In 2007, while I was stationed in Georgia, I received a call from my sister in New York that our mother, who lived alone in Florida, had not been heard from in a several days. This was unusual as my sister spoke to our several times per day.
My sister also informed me that our brother in Pennsylvania had already reached out our mother’s closest friends and neighbors, who found nothing unusual when they visited her home, aside from her not answering the doorbell or knock at the door.
Hearing all of this, I immediately called the police in the county my mother resided. I explained the situation that my mother had not been from heard or seen in several days. I was told that a police officer would be dispatched to do a welfare check and return my call.
A police officer called me back a short while later. He said that he was at my mother’s property but there was nothing that indicated anything was wrong. I pleaded with the officer to find a way into the house, and reluctantly he agreed. He said he would call me back…
After what seemed like an eternity, the call came back from the police officer – my mother had been found on the floor of her laundry room, alive, but not in a good condition. He gave me the location to where the ambulance was taking her, and I thanked him for his help. I then began to make the dreaded calls to my siblings.
We eventually calculated that our mother was on the floor for 3 days and 3 nights, alone, and without food or water…
After a series of tests, my mother was diagnosed with late-staged brain cancer at the tender age of 64. From the moment of her diagnoses, I knew the course of my life had changed, and that she would never be the same.

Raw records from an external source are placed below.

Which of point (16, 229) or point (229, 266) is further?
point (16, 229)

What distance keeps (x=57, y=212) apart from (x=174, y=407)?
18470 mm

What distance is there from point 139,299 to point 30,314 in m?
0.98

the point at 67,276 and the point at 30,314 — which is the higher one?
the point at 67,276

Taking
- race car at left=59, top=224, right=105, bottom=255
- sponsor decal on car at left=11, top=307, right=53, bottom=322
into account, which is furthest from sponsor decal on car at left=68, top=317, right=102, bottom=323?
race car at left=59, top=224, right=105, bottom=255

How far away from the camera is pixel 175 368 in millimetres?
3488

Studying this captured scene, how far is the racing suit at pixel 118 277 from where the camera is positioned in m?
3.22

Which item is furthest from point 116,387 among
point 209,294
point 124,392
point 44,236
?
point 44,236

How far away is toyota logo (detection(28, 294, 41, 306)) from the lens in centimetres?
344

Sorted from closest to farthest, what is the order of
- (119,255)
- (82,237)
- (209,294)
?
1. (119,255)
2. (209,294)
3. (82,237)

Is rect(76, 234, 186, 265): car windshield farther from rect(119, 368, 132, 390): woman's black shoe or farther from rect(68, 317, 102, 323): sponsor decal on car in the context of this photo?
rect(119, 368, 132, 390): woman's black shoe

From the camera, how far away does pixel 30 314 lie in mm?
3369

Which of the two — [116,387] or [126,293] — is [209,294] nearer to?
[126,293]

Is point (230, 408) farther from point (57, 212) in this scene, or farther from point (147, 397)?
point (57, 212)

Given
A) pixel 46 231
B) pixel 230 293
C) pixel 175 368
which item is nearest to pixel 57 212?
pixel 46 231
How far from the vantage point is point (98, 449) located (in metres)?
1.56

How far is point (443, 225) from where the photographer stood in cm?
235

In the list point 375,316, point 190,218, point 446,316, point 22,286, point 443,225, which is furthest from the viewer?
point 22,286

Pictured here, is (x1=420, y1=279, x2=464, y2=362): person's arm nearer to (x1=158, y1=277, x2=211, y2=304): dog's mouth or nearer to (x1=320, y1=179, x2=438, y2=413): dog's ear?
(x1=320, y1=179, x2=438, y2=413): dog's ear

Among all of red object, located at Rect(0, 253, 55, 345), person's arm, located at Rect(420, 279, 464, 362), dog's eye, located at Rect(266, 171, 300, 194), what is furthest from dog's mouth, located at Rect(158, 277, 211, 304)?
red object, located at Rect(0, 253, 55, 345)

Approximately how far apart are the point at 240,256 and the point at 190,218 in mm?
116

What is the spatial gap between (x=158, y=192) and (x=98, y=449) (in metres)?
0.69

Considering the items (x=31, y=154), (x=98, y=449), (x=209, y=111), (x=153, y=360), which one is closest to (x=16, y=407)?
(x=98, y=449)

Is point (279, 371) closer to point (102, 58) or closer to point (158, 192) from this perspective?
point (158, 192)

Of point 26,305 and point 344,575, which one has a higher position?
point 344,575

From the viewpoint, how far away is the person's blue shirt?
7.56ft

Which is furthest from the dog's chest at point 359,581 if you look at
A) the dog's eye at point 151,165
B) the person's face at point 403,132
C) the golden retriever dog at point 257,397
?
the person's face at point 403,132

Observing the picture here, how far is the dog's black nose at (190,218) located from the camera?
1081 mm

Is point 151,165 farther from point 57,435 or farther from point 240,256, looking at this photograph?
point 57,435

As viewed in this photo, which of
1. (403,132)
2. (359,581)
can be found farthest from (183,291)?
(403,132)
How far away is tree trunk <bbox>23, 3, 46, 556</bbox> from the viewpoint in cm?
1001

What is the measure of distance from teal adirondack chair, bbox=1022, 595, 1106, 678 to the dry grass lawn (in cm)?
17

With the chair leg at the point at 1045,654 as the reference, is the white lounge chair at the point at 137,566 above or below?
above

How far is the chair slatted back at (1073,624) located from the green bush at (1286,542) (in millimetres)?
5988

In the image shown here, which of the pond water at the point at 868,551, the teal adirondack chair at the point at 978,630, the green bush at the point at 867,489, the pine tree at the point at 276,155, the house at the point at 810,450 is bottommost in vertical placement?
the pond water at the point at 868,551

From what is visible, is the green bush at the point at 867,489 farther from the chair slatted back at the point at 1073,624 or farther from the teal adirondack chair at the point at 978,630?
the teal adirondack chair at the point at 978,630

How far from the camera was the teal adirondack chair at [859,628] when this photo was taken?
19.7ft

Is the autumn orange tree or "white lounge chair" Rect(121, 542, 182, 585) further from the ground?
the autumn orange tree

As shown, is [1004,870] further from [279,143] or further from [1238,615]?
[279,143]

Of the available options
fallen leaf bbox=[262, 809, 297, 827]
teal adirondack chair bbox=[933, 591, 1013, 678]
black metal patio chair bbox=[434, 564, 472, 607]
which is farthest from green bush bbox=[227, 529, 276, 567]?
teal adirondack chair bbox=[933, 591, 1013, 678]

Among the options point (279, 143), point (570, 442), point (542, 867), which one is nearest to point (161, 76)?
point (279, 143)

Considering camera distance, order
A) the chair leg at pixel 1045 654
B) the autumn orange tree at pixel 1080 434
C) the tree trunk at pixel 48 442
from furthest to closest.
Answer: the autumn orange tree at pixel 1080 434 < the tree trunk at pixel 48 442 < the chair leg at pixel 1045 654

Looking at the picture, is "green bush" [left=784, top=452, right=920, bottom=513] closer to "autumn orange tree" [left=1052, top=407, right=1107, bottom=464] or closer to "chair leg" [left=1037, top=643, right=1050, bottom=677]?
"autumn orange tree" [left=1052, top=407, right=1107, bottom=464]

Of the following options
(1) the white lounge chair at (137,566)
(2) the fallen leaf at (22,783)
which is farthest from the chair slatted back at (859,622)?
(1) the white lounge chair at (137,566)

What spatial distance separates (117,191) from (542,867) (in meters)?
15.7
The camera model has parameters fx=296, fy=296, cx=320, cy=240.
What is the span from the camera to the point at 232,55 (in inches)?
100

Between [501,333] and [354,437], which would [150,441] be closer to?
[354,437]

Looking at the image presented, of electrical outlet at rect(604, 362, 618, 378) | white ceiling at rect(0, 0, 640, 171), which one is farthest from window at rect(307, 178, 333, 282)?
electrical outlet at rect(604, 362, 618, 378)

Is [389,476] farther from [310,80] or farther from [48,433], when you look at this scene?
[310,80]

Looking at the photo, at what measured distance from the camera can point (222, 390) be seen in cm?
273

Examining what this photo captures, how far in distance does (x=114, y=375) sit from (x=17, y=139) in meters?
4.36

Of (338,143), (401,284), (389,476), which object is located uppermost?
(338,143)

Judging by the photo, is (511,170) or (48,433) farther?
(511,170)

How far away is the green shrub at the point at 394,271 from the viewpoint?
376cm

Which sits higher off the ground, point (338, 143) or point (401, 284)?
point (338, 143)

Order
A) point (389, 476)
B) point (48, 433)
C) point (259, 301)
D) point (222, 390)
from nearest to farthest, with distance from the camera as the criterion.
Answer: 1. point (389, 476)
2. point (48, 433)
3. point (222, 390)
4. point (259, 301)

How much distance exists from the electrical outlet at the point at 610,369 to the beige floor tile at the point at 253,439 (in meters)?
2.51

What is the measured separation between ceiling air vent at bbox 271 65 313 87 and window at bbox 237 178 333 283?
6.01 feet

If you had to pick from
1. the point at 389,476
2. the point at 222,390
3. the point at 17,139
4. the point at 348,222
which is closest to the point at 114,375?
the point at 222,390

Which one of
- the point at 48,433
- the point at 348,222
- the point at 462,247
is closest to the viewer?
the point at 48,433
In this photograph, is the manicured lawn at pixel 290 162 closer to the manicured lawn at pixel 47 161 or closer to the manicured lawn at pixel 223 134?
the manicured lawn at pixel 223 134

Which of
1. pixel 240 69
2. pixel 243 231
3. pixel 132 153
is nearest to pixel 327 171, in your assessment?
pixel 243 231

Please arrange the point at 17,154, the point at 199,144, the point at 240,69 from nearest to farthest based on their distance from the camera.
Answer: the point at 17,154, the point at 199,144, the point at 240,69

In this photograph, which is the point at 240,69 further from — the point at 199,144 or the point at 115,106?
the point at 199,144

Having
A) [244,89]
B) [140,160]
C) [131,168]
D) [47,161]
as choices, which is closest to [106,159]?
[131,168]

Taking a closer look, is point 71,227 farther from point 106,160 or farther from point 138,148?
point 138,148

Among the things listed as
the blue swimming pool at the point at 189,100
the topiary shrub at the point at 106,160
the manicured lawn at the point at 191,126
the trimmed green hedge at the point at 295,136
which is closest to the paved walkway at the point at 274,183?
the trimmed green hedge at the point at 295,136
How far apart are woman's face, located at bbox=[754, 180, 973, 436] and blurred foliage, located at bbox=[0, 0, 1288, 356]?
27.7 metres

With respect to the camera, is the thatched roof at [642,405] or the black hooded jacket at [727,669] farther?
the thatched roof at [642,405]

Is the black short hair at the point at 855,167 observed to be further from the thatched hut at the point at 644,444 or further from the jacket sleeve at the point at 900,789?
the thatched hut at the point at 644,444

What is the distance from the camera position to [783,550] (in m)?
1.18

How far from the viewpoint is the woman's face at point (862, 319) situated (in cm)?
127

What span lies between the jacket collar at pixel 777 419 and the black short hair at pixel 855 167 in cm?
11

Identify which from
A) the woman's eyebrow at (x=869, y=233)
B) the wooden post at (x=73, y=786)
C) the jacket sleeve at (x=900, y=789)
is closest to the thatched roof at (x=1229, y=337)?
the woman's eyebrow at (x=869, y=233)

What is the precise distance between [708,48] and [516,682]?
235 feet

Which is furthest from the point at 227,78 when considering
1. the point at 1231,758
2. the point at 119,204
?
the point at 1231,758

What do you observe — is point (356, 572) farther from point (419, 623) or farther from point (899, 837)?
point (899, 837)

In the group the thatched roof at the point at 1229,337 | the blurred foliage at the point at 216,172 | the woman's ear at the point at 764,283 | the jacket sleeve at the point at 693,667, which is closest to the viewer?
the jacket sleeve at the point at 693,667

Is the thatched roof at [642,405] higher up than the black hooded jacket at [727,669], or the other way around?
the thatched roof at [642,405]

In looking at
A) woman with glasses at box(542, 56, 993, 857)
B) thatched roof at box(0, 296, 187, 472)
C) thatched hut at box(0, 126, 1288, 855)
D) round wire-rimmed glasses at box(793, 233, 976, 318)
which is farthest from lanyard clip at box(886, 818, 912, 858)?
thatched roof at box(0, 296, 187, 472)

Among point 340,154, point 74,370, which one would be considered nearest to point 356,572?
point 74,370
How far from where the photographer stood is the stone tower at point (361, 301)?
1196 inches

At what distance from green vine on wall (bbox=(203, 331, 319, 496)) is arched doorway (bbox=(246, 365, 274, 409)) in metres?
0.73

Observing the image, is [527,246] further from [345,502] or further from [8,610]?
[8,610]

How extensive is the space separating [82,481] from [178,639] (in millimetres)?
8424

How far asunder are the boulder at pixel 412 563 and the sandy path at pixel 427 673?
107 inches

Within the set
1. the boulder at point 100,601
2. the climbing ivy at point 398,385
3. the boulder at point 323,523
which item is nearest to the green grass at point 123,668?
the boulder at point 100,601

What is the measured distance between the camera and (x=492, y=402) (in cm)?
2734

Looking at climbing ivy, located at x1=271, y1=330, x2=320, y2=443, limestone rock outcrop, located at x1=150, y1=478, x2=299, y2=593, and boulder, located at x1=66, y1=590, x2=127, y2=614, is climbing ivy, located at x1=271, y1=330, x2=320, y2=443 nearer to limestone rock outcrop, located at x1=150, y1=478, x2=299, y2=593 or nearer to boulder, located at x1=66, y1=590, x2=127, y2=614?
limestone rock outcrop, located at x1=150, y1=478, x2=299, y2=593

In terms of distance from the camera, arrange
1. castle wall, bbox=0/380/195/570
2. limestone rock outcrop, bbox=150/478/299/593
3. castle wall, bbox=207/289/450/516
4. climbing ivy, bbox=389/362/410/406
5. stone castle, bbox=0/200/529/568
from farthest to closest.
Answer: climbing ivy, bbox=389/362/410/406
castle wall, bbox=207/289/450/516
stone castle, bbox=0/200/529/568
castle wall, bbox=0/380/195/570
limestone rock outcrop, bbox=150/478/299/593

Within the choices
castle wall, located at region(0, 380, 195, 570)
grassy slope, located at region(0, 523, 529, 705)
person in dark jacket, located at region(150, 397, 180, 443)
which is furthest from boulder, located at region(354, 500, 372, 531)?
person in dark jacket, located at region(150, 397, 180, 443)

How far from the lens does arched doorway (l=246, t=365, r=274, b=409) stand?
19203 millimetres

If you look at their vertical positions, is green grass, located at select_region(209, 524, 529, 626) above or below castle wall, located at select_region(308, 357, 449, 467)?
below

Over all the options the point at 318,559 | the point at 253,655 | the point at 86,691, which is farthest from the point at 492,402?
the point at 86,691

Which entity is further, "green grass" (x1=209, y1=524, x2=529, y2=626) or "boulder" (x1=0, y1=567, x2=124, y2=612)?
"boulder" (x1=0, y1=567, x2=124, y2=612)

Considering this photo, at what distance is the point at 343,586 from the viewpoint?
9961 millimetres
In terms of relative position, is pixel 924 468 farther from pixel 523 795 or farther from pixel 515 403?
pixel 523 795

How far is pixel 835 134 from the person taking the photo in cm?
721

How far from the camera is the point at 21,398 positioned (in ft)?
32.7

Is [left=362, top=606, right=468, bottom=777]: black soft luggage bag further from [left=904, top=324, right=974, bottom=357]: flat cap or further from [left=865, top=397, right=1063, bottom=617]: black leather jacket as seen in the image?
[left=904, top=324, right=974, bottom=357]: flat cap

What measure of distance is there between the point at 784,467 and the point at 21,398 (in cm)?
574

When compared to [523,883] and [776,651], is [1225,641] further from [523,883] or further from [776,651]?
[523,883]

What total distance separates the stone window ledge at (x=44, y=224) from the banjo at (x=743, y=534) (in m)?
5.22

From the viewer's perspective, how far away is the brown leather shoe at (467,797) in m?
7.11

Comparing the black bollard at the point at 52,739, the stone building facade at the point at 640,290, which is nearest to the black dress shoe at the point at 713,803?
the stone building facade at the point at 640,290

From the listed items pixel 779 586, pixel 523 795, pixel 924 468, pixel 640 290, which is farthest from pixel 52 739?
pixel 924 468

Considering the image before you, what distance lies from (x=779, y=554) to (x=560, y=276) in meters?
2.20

I separated from the military and moved to Florida to be at my mother’s side. I had no idea of how I was going to care for her, but I knew I had to be with her.
At the hospital, a social worker advised that my mother had to be transferred to a nursing home. I was completely out of my element. I was not given any other option. All I could do was hang on to the words of a social worker, whom I believed to be an expert.
My mother lived only a few months in the nursing home. She died 12 days after her 65th birthday. And she was never able to return home.
My mother’s name was Lamercie Delince.
Over ten years later, I still feel sadness and guilt that I could not give my mother a better quality of life at the end. Sadly, our story is not unique. People will decline through the aging process, forcing them to depend on their loved ones for support. The problem is that the majority of people are unaware of the community resources available to them – or where to find them… until it is too late.